▶ **YOUR GOAL**
Rewrite the listing below, replacing "foliage" with "shrubbery" wherever it appears and leaving everything else unchanged.

▶ **RECORD EXTRACTS**
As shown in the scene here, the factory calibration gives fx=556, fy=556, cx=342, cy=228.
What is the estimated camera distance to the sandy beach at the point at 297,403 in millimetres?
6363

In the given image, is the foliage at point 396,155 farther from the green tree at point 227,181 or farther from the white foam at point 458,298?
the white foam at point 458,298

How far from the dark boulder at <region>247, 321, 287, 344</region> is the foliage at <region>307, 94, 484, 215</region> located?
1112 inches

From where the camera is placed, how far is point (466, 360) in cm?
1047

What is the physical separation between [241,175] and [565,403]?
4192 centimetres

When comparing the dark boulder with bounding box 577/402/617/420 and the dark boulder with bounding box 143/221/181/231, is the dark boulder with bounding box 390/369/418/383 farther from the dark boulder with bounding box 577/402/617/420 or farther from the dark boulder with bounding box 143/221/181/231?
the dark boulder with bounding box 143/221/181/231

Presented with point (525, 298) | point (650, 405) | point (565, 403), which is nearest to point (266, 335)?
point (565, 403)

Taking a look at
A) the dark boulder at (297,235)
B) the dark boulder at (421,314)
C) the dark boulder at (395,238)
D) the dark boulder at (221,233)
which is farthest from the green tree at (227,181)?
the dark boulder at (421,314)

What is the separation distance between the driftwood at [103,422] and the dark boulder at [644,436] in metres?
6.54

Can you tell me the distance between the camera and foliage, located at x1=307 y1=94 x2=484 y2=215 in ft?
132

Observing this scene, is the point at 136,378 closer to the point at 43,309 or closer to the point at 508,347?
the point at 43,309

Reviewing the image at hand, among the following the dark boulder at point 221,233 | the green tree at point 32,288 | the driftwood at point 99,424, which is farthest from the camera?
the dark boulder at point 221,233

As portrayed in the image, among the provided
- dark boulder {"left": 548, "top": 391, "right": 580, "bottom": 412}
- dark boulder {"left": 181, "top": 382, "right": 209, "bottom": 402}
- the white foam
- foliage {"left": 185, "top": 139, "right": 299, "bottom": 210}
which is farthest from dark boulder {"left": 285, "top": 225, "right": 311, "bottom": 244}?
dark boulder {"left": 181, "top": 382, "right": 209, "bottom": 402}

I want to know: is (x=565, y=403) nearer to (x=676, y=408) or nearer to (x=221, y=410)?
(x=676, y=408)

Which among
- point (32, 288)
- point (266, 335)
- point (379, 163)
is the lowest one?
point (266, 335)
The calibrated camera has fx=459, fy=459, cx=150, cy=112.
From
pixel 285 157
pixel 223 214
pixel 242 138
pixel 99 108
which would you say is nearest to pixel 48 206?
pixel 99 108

▶ **WRITTEN SOLUTION**
As shown in the scene here, the factory calibration gives fx=556, fy=556, cx=342, cy=228.
What is the estimated camera distance to the sandy beach at the point at 297,403 in millimetres?
6363

In the given image, is the shrubbery at point 396,155 farther from the green tree at point 227,181 or farther from the white foam at point 458,298?
the white foam at point 458,298

How far from the dark boulder at <region>247, 321, 287, 344</region> is the shrubbery at <region>307, 94, 484, 215</region> located?
1112 inches

From where the camera is placed, how far is point (466, 360) in cm?
1047

What is the physical separation between [241,175] and [565,403]?
4192 centimetres

When comparing the dark boulder with bounding box 577/402/617/420 and the dark boulder with bounding box 143/221/181/231, is the dark boulder with bounding box 390/369/418/383 farther from the dark boulder with bounding box 577/402/617/420 or farther from the dark boulder with bounding box 143/221/181/231?
the dark boulder with bounding box 143/221/181/231

Presented with point (525, 298) | point (650, 405) | point (565, 403), which is nearest to point (266, 335)?
point (565, 403)

Taking a look at
A) the dark boulder at (297,235)
B) the dark boulder at (421,314)
C) the dark boulder at (395,238)
D) the dark boulder at (221,233)
which is farthest from the green tree at (227,181)?
the dark boulder at (421,314)

What is the separation distance between the driftwood at [103,422] and the dark boulder at [644,436] in metres?
6.54

Can you tell me the distance between the camera and shrubbery, located at x1=307 y1=94 x2=484 y2=215 in ft?
132

Observing this scene, is the point at 136,378 closer to the point at 43,309 or closer to the point at 508,347?
the point at 43,309

Reviewing the image at hand, among the following the dark boulder at point 221,233 | the green tree at point 32,288 | the driftwood at point 99,424, which is farthest from the camera?
the dark boulder at point 221,233

As portrayed in the image, among the provided
- dark boulder {"left": 548, "top": 391, "right": 580, "bottom": 412}
- dark boulder {"left": 181, "top": 382, "right": 209, "bottom": 402}
- the white foam
- shrubbery {"left": 185, "top": 139, "right": 299, "bottom": 210}
which is farthest from dark boulder {"left": 285, "top": 225, "right": 311, "bottom": 244}?
dark boulder {"left": 181, "top": 382, "right": 209, "bottom": 402}

I want to know: is (x=565, y=403) nearer to (x=676, y=408) or nearer to (x=221, y=410)?
(x=676, y=408)

Which among
- point (32, 288)
- point (266, 335)
- point (379, 163)
is the lowest one?
point (266, 335)
The calibrated camera has fx=459, fy=459, cx=150, cy=112.
From
pixel 285 157
pixel 223 214
pixel 242 138
pixel 99 108
which would you say is nearest to pixel 48 206?
pixel 99 108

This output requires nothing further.